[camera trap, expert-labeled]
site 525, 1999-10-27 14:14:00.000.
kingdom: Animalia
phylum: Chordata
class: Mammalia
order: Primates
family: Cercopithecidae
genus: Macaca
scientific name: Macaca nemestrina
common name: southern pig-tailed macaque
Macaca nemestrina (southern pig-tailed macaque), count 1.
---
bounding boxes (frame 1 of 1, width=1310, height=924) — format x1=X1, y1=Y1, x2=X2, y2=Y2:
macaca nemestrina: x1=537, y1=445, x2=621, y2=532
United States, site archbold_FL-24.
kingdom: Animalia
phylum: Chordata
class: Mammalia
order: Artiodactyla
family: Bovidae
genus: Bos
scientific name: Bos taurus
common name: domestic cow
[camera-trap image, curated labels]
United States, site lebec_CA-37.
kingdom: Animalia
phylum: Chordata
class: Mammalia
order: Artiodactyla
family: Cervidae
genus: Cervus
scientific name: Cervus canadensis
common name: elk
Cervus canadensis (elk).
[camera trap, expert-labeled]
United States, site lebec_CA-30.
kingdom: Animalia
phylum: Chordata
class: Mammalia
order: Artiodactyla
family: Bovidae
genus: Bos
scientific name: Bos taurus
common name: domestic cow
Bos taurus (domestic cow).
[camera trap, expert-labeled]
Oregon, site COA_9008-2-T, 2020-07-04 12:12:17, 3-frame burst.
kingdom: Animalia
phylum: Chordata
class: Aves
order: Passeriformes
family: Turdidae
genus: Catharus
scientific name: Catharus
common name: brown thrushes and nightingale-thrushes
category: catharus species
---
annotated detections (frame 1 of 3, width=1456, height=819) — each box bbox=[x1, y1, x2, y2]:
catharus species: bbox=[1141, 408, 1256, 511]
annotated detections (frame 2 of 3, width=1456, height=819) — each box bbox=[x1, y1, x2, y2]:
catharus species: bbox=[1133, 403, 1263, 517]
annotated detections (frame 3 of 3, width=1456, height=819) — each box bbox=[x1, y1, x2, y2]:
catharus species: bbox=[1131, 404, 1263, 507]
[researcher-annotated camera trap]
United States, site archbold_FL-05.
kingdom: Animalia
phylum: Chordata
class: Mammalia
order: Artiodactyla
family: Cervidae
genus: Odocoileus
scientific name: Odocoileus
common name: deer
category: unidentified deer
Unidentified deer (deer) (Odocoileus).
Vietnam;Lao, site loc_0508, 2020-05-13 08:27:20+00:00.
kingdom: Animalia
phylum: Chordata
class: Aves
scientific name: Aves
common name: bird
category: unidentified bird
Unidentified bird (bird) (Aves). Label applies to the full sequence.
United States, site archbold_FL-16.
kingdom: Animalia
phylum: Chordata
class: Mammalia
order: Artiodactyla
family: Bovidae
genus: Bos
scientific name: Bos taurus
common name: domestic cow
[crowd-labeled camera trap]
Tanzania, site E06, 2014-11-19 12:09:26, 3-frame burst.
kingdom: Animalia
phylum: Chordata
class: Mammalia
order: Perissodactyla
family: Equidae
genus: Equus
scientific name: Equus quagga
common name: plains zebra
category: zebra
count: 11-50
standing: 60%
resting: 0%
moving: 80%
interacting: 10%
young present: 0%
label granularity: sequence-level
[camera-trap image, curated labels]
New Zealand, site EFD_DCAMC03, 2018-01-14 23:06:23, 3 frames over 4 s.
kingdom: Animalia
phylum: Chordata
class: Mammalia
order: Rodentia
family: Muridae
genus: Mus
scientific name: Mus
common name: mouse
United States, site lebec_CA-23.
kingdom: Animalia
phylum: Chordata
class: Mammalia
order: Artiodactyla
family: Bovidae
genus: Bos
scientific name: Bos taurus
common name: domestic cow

==========

**Work order**
Search the data above and return each line in which "States" occurs.

**Response area**
United States, site archbold_FL-24.
United States, site lebec_CA-37.
United States, site lebec_CA-30.
United States, site archbold_FL-05.
United States, site archbold_FL-16.
United States, site lebec_CA-23.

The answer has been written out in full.